1) The concession manager of a local entertainment venue just had 2 cancellations on his crew. This means that if more than 72,000 people come to tonight’s event, the concession lines will be excessively long, and this will harm business. The manager knows from experience that the number of people who attend this type of event (X) is ~N(67,000, 4,000).

a) What is the probability that there will be more than 72,000 people at the event?

I Think i got Part A. I did (72000-67000)/4000 = 1.25 = Z

1-P(Z<1.25) = .1056 via ZTable

b) Suppose the manager can hire two temporary employees to make sure business won’t be harmed in the future at an additional cost of $200. If he believes the future harm to the business from having more that 72,000 people at the event is quantified at $5000, show that he should hire the employees?

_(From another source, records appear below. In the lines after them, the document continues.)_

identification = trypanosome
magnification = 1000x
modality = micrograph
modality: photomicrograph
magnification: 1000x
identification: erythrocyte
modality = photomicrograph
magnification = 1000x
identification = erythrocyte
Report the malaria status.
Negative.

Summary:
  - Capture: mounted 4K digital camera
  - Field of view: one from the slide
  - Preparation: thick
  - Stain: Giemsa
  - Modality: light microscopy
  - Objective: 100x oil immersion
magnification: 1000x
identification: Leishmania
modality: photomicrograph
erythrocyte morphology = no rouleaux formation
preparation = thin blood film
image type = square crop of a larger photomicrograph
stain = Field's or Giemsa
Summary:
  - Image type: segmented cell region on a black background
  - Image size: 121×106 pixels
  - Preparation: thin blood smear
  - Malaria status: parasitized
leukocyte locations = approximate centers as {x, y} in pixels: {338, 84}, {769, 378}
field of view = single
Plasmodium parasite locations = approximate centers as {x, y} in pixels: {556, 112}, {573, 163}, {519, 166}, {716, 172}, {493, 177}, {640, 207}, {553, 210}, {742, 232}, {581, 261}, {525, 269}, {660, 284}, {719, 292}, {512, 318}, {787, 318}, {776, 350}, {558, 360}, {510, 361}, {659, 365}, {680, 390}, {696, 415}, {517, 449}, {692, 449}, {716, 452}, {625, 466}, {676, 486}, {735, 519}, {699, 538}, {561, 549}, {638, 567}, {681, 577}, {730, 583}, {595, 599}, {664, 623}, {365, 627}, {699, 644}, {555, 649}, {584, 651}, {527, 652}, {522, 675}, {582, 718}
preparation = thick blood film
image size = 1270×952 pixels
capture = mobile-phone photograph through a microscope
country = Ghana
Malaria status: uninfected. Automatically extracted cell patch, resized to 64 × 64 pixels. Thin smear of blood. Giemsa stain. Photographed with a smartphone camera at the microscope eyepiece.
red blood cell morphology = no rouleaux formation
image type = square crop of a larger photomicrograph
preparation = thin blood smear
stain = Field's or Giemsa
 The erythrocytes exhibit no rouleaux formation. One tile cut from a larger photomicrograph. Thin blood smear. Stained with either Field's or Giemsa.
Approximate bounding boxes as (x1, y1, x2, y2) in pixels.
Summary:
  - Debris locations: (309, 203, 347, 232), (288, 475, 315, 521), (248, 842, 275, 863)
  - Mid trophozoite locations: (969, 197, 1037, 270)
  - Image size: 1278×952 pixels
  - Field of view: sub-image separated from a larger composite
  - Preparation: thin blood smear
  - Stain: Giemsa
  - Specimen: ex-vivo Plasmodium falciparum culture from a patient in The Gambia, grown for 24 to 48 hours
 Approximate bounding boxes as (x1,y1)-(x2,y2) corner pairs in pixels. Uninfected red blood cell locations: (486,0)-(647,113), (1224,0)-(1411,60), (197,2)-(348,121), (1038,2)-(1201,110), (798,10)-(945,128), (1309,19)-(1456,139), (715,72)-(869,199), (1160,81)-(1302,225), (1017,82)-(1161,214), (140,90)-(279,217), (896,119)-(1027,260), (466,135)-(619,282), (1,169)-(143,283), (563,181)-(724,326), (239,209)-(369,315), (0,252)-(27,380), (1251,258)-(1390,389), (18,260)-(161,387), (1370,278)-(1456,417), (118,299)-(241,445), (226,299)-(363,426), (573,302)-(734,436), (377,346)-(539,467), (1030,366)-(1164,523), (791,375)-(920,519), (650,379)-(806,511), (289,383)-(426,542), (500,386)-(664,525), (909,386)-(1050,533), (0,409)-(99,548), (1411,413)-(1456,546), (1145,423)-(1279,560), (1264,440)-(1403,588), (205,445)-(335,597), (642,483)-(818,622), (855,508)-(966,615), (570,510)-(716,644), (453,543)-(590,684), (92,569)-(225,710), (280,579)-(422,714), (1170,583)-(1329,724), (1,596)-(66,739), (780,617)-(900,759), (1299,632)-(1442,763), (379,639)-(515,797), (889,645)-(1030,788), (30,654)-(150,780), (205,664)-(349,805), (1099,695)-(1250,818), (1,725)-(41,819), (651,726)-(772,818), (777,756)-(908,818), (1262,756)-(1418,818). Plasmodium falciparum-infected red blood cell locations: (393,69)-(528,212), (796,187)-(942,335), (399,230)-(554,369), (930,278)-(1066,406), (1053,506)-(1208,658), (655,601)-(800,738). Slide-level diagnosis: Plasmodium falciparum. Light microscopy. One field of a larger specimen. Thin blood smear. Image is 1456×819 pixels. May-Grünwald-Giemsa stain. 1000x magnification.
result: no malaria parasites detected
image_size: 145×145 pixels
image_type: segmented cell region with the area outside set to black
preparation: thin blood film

for Part B i have no idea what the question means? isnt it obvious that if it costs him $200 for 2 additional employees, and he thinks having no extra employees is a $5000 potential cost.. Im just not sure what it means.

46. Mr. Bill invests $10,000 in a certain stock on January 1. Having examined past movements of this stock and consulting with his broker, Mr. Bill estimates that the annual return from this stock, X, is Normally distributed with mean 10% and standard deviation 4%. Here X (when expressed as a decimal) is the profit Howard receives per dollar invested. Because Mr. Bill is in the 33% tax bracket, he will then have to pay the Internal Revenue Service 33% of his profit.

a) Calculate the probability that Mr. Bill will have to pay the IRS at least $400.

I tried this one forever.. I kept getting z = 22.5 because i have no idea where to begin or what to do

b) Determine the value for Mr. Bill’s after-tax profit such that he is 90% certain after-tax profit will be less than this amount, i.e., determine the 90th percentile of his after-tax profit.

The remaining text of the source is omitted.